++++ EXCERPTED PASSAGE ++++

His administration later admitted a $165 billion error in the four-year revenue forecast. But in the meantime, he and the Legislature had ramped up spending, creating deficits totaling $125 billion over four years, according to the Legislative Analyst’s Office. Deficits were covered up with a series of short-term fixes, including borrowing and accounting gimmicks.

On Thursday, Newsom revealed a revised version of his final budget and without saying it, indicated that he had learned a hard lesson about managing volatility.

Although the state is seeing another tax jump and its budget sees a revenue increase of $16.5 billion over three years, Newsom’s $349.4 billion budget for 2026-27 takes a cautious approach. He says this will not only erase the structural deficit of the past four years, but ensure his successor has a balanced budget for the first year of 2027-28.

“We’re cutting the deficits, but not the corners,” Newsom said.

The $246.6 billion general fund portion of the budget relies not only on new revenue, including a $3.6 billion boost from several relatively small tax increases, to balance it, but is indirectly helped by big cuts in federal health care aid.

Newsom devoted the first minutes of his budget presentation to bragging about California’s $4 trillion-plus economy, saying “we just don’t have any competitors.” He also trolled people with “California derangement syndrome” and denounced President Donald Trump as corrupt and incompetent.

However Trump’s tightening conditions for federally subsidized health care that could affect hundreds of thousands of Californians also has the effect of reducing state health care spending, thereby helping Newsom craft a balanced budget.

++++ EXERCISE DATA ++++

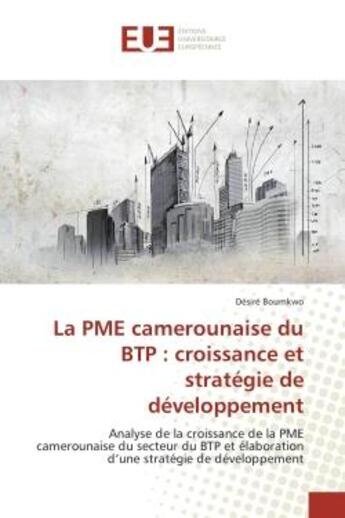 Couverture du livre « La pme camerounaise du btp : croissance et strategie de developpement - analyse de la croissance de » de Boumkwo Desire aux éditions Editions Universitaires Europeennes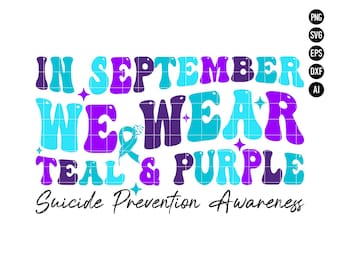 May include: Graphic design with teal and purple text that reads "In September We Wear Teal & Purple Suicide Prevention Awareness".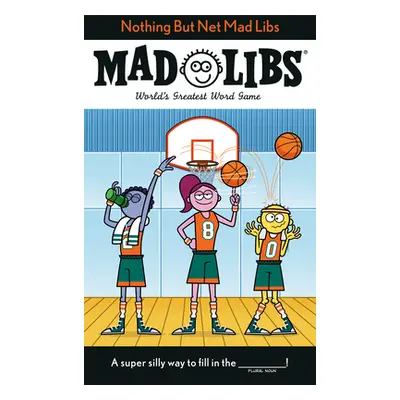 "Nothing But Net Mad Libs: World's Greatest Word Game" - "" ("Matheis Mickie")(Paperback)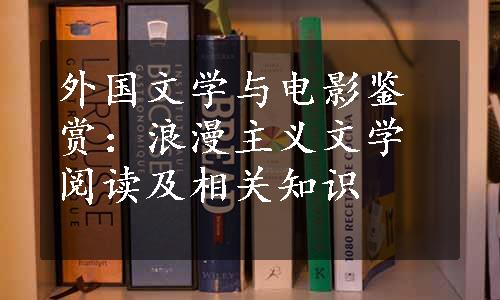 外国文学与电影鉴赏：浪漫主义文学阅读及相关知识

++++

▸ ACTIONS TO TAKE
(a) Rename "general fund" as "core fund" in the part of the California budget passage that opens with the words containing "The $246.6 billion" and closes with "health care aid.", and give that part again.
(b) Write what comes next in the California budget passage, picking up after its final sentence.
The data above comes from a separate source.

▸ RESPONSES PER TASK
(a)
The $246.6 billion core fund portion of the budget relies not only on new revenue, including a $3.6 billion boost from several relatively small tax increases, to balance it, but is indirectly helped by big cuts in federal health care aid.

(b)
He could replace the lost federal funds, but that would likely require him to propose a significant tax increase of some kind, which, as likely candidate for president in 2028he is unwilling to do.

His stance on health care and taxes, however, puts Newsom at odds with advocates for the poor Californians who will be affected and their allies in the Legislature, many of whom want tax increases.

Graham Knauss, CEO of the California State Association of Counties, immediately declared that “the governor is proposing to do to the counties what he accuses the president of doing to California.”

Chris Hoene of the left-leaning California Center on Budget and Policy, which has been beating the drums for tax increases, said, “The governor has promoted California’s economic dominance while making it harder for low-income Californians to access health care by reinstating harmful Medi-Cal asset limits, expanding work requirements and increasing Medi-Cal premiums for certain immigrants.”

With just a few months left as governor, Newsom’s ability to bend the legislature to his will is fading, so the question his new budget poses is whether lawmakers will agree. Or will they insist that the new holes in the state’s safety net be plugged and support tax hikes to pay for it?